■ Information supplied ■

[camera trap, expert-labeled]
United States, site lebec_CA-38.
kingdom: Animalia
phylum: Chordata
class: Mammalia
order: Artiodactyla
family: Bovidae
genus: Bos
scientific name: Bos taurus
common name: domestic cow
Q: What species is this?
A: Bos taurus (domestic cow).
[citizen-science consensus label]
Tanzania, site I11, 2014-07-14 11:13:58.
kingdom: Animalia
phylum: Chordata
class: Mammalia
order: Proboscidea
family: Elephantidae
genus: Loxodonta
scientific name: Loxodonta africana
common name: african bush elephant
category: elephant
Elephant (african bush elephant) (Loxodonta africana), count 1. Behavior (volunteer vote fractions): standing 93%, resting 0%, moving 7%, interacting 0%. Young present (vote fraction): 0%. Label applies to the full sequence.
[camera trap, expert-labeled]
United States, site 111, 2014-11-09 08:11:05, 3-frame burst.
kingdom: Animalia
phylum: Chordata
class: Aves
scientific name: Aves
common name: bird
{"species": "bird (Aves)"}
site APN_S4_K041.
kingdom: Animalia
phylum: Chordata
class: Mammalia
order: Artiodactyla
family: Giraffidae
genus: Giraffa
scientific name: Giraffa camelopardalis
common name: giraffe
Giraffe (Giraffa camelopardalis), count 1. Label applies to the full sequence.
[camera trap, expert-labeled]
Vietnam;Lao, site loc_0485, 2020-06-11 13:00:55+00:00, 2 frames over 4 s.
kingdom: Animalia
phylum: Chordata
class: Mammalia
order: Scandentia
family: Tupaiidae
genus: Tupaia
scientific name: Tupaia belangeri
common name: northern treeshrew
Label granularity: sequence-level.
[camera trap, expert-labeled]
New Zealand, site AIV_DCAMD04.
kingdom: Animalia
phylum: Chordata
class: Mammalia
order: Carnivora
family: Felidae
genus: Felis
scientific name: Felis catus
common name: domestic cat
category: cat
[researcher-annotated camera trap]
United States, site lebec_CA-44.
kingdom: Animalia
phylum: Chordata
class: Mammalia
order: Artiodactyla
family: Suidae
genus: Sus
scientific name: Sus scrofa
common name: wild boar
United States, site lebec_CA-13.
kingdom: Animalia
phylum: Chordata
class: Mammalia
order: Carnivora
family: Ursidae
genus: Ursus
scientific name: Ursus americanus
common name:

■ Exercise requirements ■
Go through the data above and repeat all of it exactly.

■ Problem solution ■
[camera trap, expert-labeled]
United States, site lebec_CA-38.
kingdom: Animalia
phylum: Chordata
class: Mammalia
order: Artiodactyla
family: Bovidae
genus: Bos
scientific name: Bos taurus
common name: domestic cow
Q: What species is this?
A: Bos taurus (domestic cow).
[citizen-science consensus label]
Tanzania, site I11, 2014-07-14 11:13:58.
kingdom: Animalia
phylum: Chordata
class: Mammalia
order: Proboscidea
family: Elephantidae
genus: Loxodonta
scientific name: Loxodonta africana
common name: african bush elephant
category: elephant
Elephant (african bush elephant) (Loxodonta africana), count 1. Behavior (volunteer vote fractions): standing 93%, resting 0%, moving 7%, interacting 0%. Young present (vote fraction): 0%. Label applies to the full sequence.
[camera trap, expert-labeled]
United States, site 111, 2014-11-09 08:11:05, 3-frame burst.
kingdom: Animalia
phylum: Chordata
class: Aves
scientific name: Aves
common name: bird
{"species": "bird (Aves)"}
site APN_S4_K041.
kingdom: Animalia
phylum: Chordata
class: Mammalia
order: Artiodactyla
family: Giraffidae
genus: Giraffa
scientific name: Giraffa camelopardalis
common name: giraffe
Giraffe (Giraffa camelopardalis), count 1. Label applies to the full sequence.
[camera trap, expert-labeled]
Vietnam;Lao, site loc_0485, 2020-06-11 13:00:55+00:00, 2 frames over 4 s.
kingdom: Animalia
phylum: Chordata
class: Mammalia
order: Scandentia
family: Tupaiidae
genus: Tupaia
scientific name: Tupaia belangeri
common name: northern treeshrew
Label granularity: sequence-level.
[camera trap, expert-labeled]
New Zealand, site AIV_DCAMD04.
kingdom: Animalia
phylum: Chordata
class: Mammalia
order: Carnivora
family: Felidae
genus: Felis
scientific name: Felis catus
common name: domestic cat
category: cat
[researcher-annotated camera trap]
United States, site lebec_CA-44.
kingdom: Animalia
phylum: Chordata
class: Mammalia
order: Artiodactyla
family: Suidae
genus: Sus
scientific name: Sus scrofa
common name: wild boar
United States, site lebec_CA-13.
kingdom: Animalia
phylum: Chordata
class: Mammalia
order: Carnivora
family: Ursidae
genus: Ursus
scientific name: Ursus americanus
common name:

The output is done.